Ketrik shoved Taunos toward a chair in his small room, but Taunos gripped Ketrik’s forearms, putting him off-balance. Part of him wanted to lay the other ebr out. His honor demanded he fight back, but if h
e fought too hard, the Kamalti would likely punish Ra’ael and Takiyah for his actions. The Kamalti didn’t seem to care about such things as innocence and justice, which only made him care all the more.
Scowling, Answer’s father thundered, “I recommend against resisting, ebr.”
“I will not dishonor my sister’s memory,” Taunos grunted, straining against Ketrik.
“Have a little dignity, or you will long for the ability to express any of your savage ways, for they will all be lost to you. And how then will you honor the memory of your sister?”
Taunos braced himself. In this, he could not bend. The other male ebr came in to restrain him, and Taunos threw the chair at Ketrik to keep him at bay while grappling with the other. He should have been able to fight off two at once, but his body was slow to respond and his limbs were clumsy.
Answer’s father removed his belt and joined the fray, lashing about him, and Taunos found himself hard-pressed to keep track of anything in the chaos. Several bruises and bloody noses later, Taunos lay on his stomach with Ketrik wrenching his arms behind his back while the other ebr lay across his legs. Answer’s father pulled his head up from the cold tile floor by his hair while running the razor across his scalp and face. The pain made his eyes water but Taunos refused to surrender, regardless of the slices from the razor.

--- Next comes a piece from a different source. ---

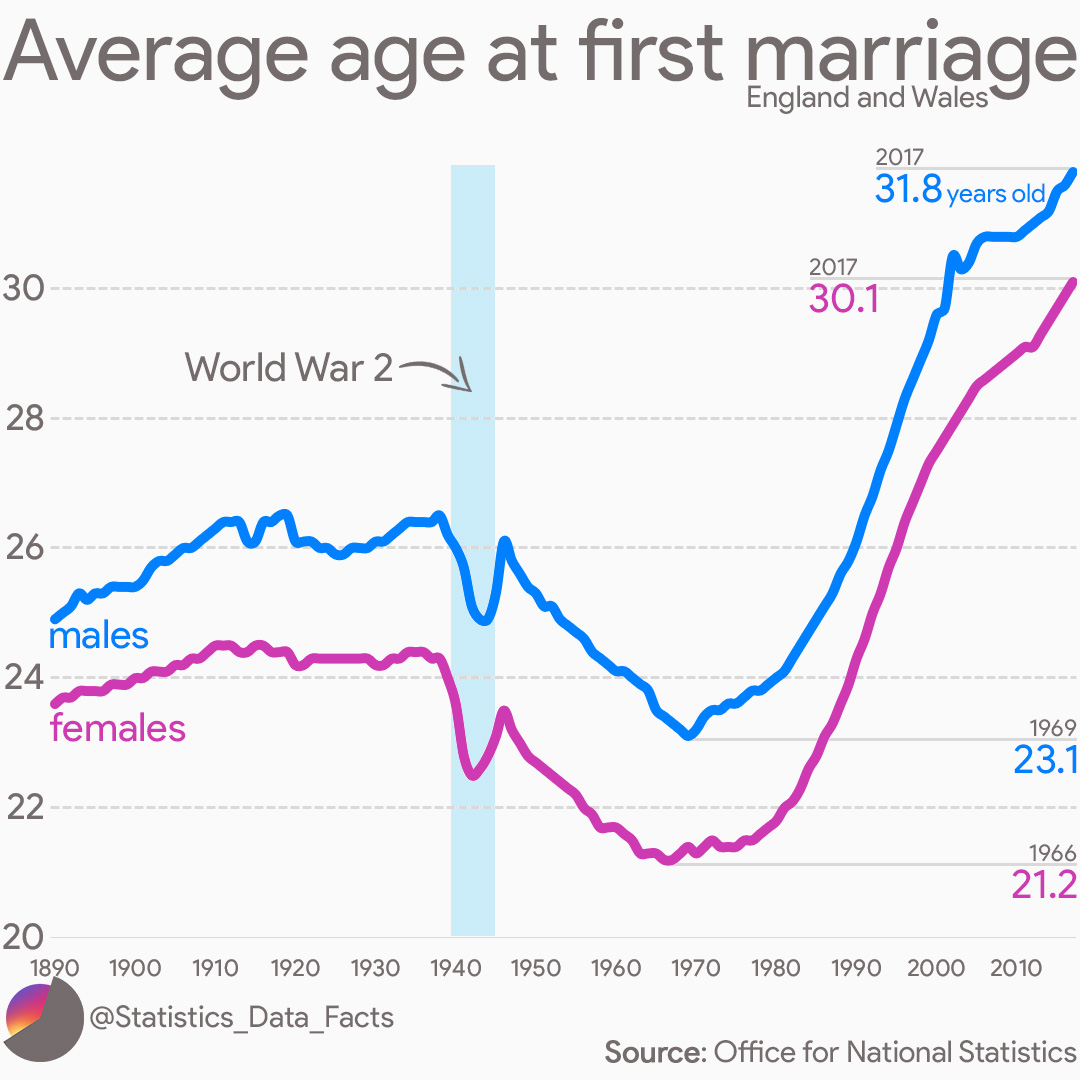 Average age at first marriage in England and Wales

He fumed, humiliation gathering in him like a storm. Where were his lauded strength and fighting ability? He hadn’t been able to save his sister, and now he was forced to dishonor her memory. He thought of her smile, her big heart, her impossible dreams, and hoped with all his soul that she had found her way to the rim of the sky, because he was failing her. Again.
The ebrs twisted his limbs and pinched him while they could, but Taunos kept his gaze locked on Answer’s father, eyes blazing with anger. The man remained stoic, stepping back as soon as he finished and ordering the ebrs to release him. Taunos gathered himself to his feet carefully, weighing the consequences of getting immediate retribution for the shame and dishonor done to him and his sister. He could probably drive the wind from the man, but he would almost certainly be broken for it. Which wouldn’t matter if it weren’t for Eian waiting on the outside and Ra’ael and Takiyah trapped underground with him. He held himself still, walking a taut rope over the temptation to give in anyway.